On Thursday, Russia and the U.S. completed their largest prisoner swap since the Cold War, which saw the release of high-profile detainees like The Wall Street Journal reporter Evan Gershkovich and former Marine Paul Whelan. However, Marc Fogel and as many as 19 other Americans remain detained under what the U.S. deems dubious circumstances.
The oversight by the Biden administration has particularly stung Maphine Fogel, who noted that while celebrities like WNBA star Brittney Griner have garnered significant attention and advocacy from U.S. officials, ordinary citizens seem forgotten.
“I have not heard anything from President Biden or even anybody in the State Department,” Fogel lamented. This sense of abandonment is contrasted by her interaction with former President Donald Trump, who, during a meeting before a rally in Butler, Pennsylvania, reassured her of his commitment to secure Marc’s release if reelected. The rally was later disrupted by an assassination attempt on Trump, with Fogel in close proximity, about 25 feet away from the incident.
The prisoner swap involved 16 people released by Moscow in exchange for eight Russians held in the U.S. and Europe.
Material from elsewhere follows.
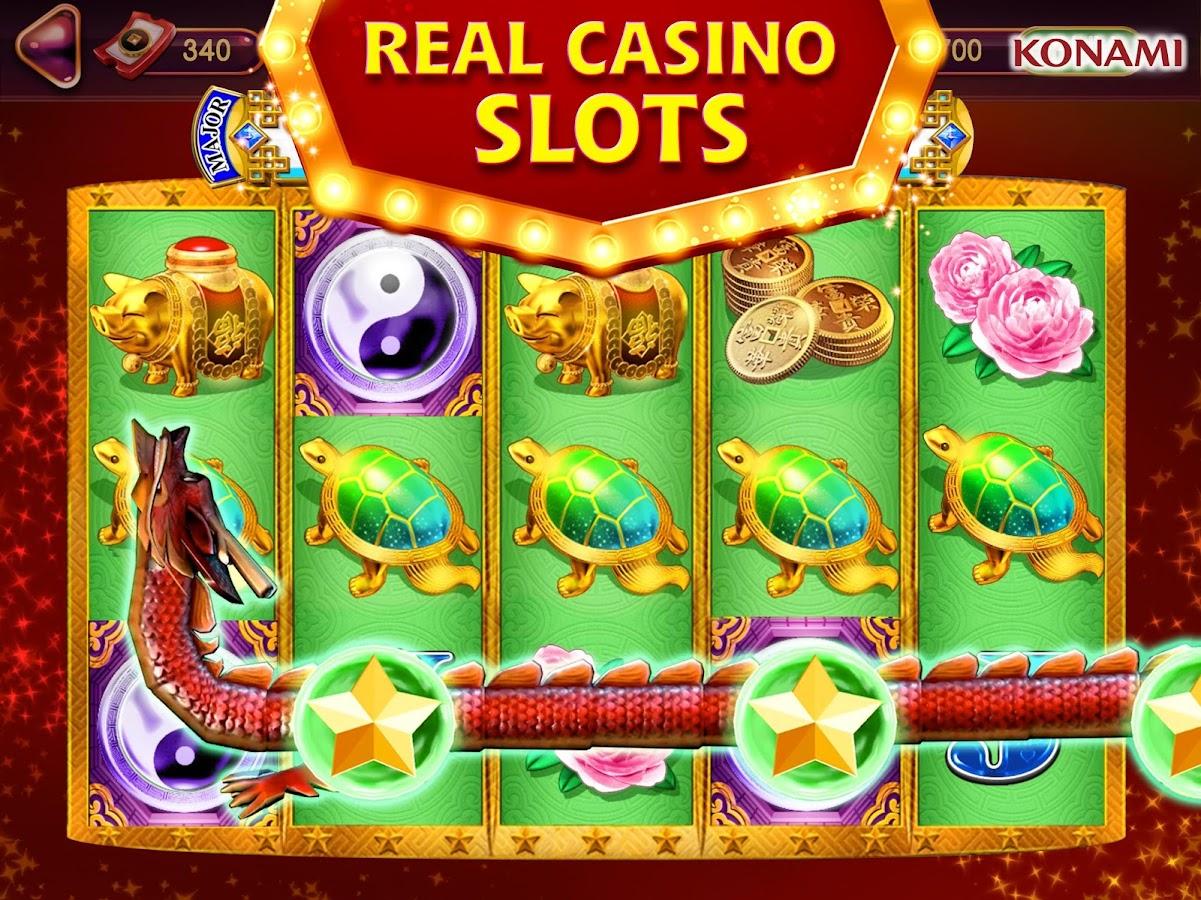 Stars Slots Casino -89969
Yet, many like Marc Fogel were left behind, a strategy that Benjamin Gray of the James W. Foley Legacy Foundation interprets as Russia holding cards for future negotiations, according to the Journal.
“This is obviously a strategy of the Russian government to not completely clear the decks, to always have some cards to play later,” Gray was quoted as saying.
The U.S. State Department, through spokesman Vedant Patel, sought to reassure that the government’s efforts to free wrongfully detained Americans would persist. “To the American citizens who continue to be wrongfully detained or held hostage around the world, let me just be very clear that this government, this administration, is not going to stop working,” Patel was quoted as saying.
Among those still detained is Andre Khachatoorian, arrested during a layover in Moscow for carrying a declared firearm, and Ksenia Karelina, a dual citizen charged with treason for a minor financial contribution to a Ukrainian group.
The emotional toll on families is immense.
Lisa Hyland, Marc’s sister, described the process of piecing together information from news reports as soul-crushing when they realized Marc was not on a plane leaving Russia.
The lack of direct communication from U.S. officials only adds to their distress. “When asked, they provide general promises and assurances that they are doing everything they can, but those words are not backed by results,” the Journal quoted Hyland as saying.